- **RECORD EXTRACTS**:
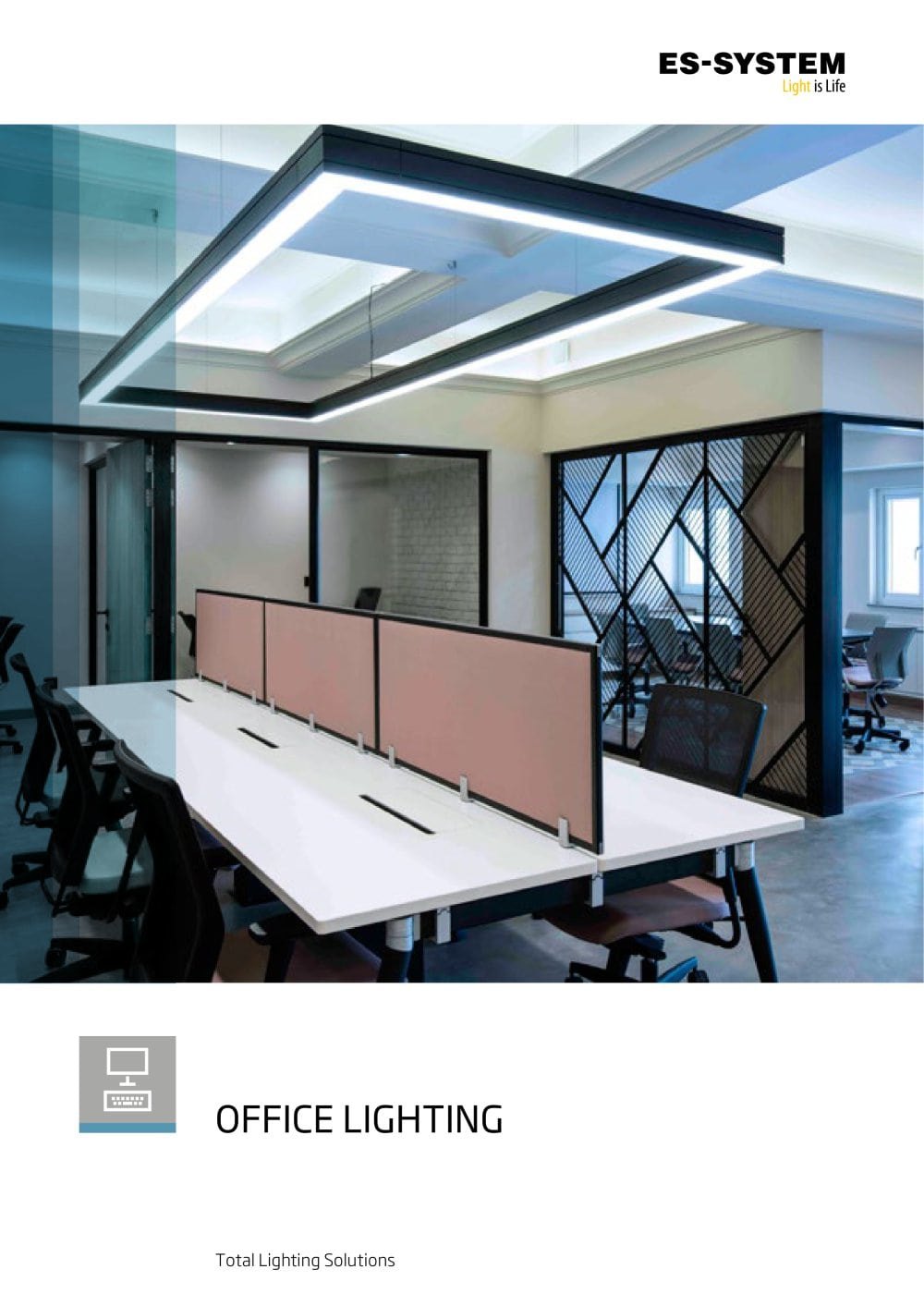 office lighting solutions. Office Lighting - 1 / 56 Pages Solutions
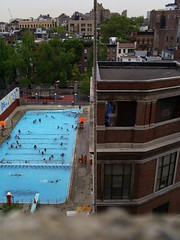 Carmine Street Pool by semarr, on Flickr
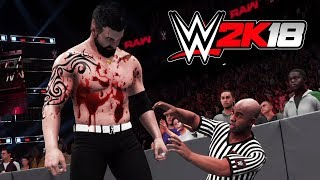 Download WWE BLOODIEST MATCHES EVER!! (WWE 2K18 My Career Mode, Episode 4) Video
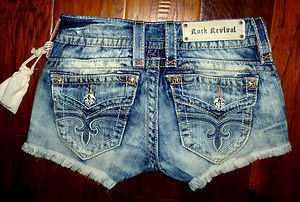 Love these rock revival shorts!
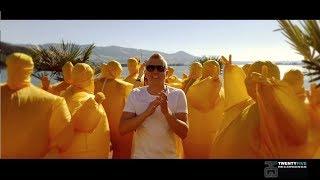 Baixar Dan Daniels & Miss D-Star - Colorsights (Official Video)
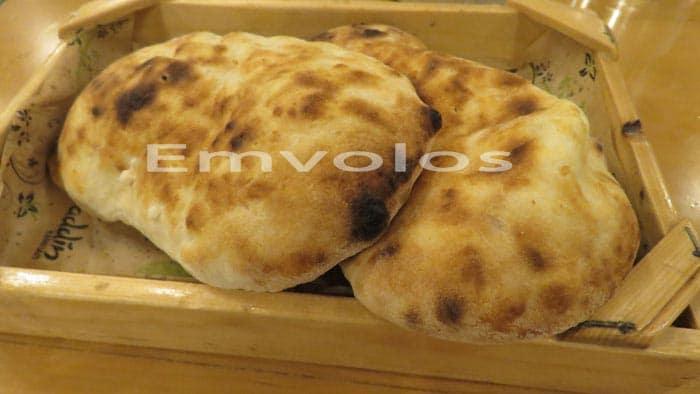 Aραβικά πιτάκια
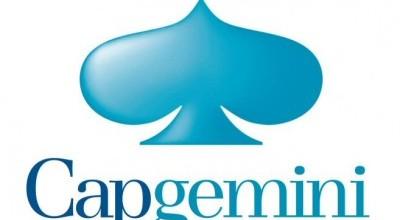 Capgemini Logo Font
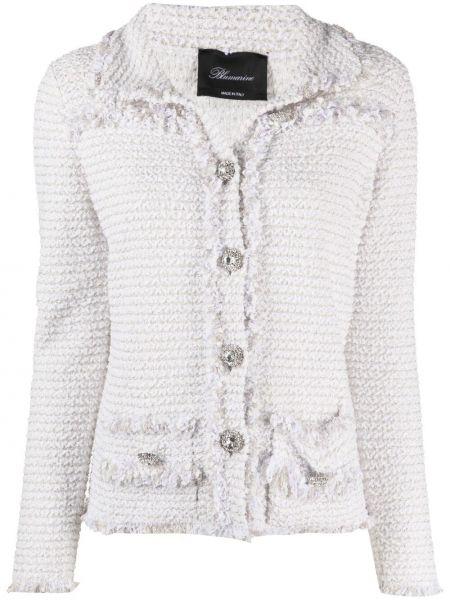 Белый удлиненный пиджак твидовый на пуговицах Blumarine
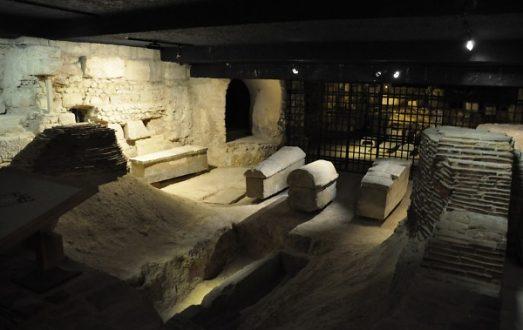 La nécropole archéologique de saint Denis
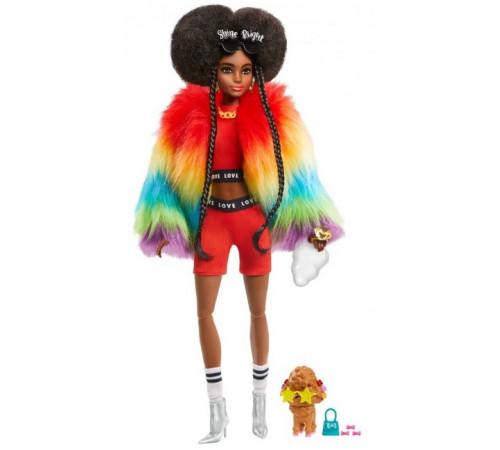 """barbie gvr04  păpușă """"extra"""" într-o pelerină curcubeu"""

- **EXERCISE DESCRIPTION**: Reproduce, with no pictures, the lines from the one containing "Белый удлиненный пиджак" to the end of the records above, exactly and inclusively.

- **FINAL ANSWER**:
 Белый удлиненный пиджак твидовый на пуговицах Blumarine
 La nécropole archéologique de saint Denis
 """barbie gvr04  păpușă """"extra"""" într-o pelerină curcubeu"""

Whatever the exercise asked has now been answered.